Selling your Soul
As someone that makes stuff, and always will, what happens when we then sell those things?
As I was sat in my car this morning, a sleeping baby in the back seat and a lovely view over the town from the park car park, I naturally picked up my phone and decided to stare at what other people were looking at instead. Whilst scrolling, I noticed an illustrator’s reel of her desk space featuring a coaster I had made maybe 4 or 5 years ago. Just sat there, being used and blending right into all her other belongings. When I first spied it, I honestly had a slight tinge of panic. I hated making those coasters, they were timely, irritating and made mid-pandemic when I was desperately trying to sell anything I could to keep our little business afloat. A second watch of the reel and a tingle of pride and familiarity washed over me. I made that, with my own hands, in my own kitchen, wedged into part of a day when another baby was having a sleepy nap.
It got me thinking, when do the things we make as creatives no longer belong to us? Ive thought about this a few times over the years. When we had the shop, people would come in and buy the things we made and take them home. Sometimes, when out for a walk, I would see those things - especially prints - in peoples homes. Almost like spotting an animal out in the wild. When customers came in and talked about how much they loved ‘their’ print, or if we had a matching coster to ‘their’ other one, it always felt like a funny joke as usually they didn’t know we were the ones making it all as well as selling it.

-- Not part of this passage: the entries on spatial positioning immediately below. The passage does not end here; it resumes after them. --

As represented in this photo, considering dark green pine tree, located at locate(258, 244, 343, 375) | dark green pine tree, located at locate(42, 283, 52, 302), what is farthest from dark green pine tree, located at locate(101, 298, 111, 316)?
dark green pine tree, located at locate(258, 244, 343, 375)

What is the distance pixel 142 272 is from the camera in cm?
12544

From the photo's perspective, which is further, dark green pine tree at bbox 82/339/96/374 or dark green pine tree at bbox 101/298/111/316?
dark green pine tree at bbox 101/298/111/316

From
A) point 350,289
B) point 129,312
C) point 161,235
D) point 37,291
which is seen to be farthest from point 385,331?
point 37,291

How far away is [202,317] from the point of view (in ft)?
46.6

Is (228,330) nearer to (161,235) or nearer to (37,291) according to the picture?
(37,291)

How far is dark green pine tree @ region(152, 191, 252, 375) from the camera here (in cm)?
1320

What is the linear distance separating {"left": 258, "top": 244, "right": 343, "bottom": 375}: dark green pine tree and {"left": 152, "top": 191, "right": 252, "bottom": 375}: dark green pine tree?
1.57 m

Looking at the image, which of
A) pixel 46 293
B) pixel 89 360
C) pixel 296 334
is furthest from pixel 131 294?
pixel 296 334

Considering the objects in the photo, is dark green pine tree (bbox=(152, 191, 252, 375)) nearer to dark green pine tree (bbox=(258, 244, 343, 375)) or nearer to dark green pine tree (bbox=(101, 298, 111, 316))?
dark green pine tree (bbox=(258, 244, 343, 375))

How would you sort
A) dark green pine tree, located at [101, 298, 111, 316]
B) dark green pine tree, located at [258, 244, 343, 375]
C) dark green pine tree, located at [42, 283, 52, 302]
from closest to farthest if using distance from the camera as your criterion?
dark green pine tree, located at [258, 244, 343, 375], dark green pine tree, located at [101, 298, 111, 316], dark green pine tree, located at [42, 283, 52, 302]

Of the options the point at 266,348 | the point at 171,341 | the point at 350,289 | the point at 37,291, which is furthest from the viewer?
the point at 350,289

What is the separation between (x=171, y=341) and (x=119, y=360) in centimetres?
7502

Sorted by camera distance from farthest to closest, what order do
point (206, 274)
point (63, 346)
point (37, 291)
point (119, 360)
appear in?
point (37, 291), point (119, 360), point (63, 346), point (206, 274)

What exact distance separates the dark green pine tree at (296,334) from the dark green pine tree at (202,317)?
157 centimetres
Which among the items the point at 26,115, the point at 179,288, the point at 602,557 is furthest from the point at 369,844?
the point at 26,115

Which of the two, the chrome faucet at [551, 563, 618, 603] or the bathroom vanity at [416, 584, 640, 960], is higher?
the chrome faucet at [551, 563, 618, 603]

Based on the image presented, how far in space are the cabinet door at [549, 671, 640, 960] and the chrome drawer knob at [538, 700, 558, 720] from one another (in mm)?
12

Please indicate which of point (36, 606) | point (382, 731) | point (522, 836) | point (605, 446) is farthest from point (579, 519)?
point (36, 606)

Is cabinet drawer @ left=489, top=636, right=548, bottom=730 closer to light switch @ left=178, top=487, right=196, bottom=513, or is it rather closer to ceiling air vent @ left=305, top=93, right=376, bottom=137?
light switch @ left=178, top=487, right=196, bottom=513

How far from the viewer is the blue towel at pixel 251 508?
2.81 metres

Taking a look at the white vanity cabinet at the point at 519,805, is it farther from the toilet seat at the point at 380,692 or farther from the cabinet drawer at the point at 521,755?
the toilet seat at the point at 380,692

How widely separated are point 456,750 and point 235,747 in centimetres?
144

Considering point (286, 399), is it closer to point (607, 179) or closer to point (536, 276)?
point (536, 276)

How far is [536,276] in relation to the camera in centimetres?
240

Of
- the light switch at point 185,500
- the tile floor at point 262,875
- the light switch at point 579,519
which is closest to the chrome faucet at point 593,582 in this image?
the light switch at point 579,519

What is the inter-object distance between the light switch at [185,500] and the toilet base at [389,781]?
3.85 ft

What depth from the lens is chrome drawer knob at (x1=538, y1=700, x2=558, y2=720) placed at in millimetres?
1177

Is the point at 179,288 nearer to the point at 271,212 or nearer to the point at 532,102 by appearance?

I was listening to Paloma Faith on How to Fail recently (on yet another long car journey from Birmingham to Cornwall - but more on the saga of moving later) and she talked about how she had created her album as a way of processing the break up of a recent relationship. That the process of making was so important to her and how it had helped in her healing. Once the record was finished, she talked about how someone at her record company had asked how could they commodity her grief? How could they market it as ‘entertaining’. I think it’s a constant battle between inherently creative people and non creative people. I make stuff because I breathe. I can’t imagine how my day would go if I wasn’t going to make something, thinking about how to make something or planning out how to make something. At the end, selling it is usually a secondary thought (and probably why I find marketing so hard!)
During this big move, we have had to look at all of our belongings again in a way you only do when you have to take everything you own and move it to a new place. Did I really want to keep the crepe paper I bought 6 years ago to make some paper flowers? Well what if I want to make some more flowers again in the future? And what about the 20 tiny bottles I have left from when I made marbling kits? I don’t want to make and sell those kits anymore, but will I need the bottles again one day. When all these objects fuel a creative need in you so deep its encoded into your DNA, I can’t help but feel like these materials are a kind of life-force I would be silly to get rid of.
I often joke that my boys will have only paper and glue sticks to inherit. I mean, it's only partly a joke because I do genuinely worry as a ‘stuff’ person about the amount of hoarding I might allow myself in old age, but having watched my husband lose his mum young, I can honestly say that the things she made and materials she kept are some of our most precious belongings. My own mum gets very excited whenever she had a reason to go into our old studio. In the past, she’s asked if I had some ribbon, or buttons she needed for a knitting project and I just waved in the general direction of where I thought they might be in the haberdashery cabinet and left her to rummage. I love that we have a constant source of materials for making and maybe I just feel a bit jealous I don’t have endless time to go make a project for fun. Instead, I do feel the comfortable clash between my feelings of making for me, and making to survive and sell. So again, when should I sell my things? When have I processed whatever it was I needed to process through making enough to be ready to say goodbye to it?
When I think about all the things Ive made long ago, there are some things I am definitely ready to let go of. In the move I found my foundation year portfolio (which for some reason, in those days, had to be A1 which is the size of a small sail, especially when dragging it along Brighton sea front to your uni interview) and I felt very ready to throw it all in the bin without even opening it. But would my boys want to see where I started? Will one day, when I have a grumpy and angsty teenager will I be able to get it out and show him what I was thinking and feeling when I was his age? I wasn’t sure the answer to any of those questions really so I decided it was probably time to go and lobbed it into the recycling. That might sound like a shame, but there are so many things both me and Winston have made in our house, that hopefully the boys will never feel poor of our creativity. I hope that when I leave this earth, my boys will be happy to have the things I have made - although I probably should get round to cleaning out the glue stick drawer!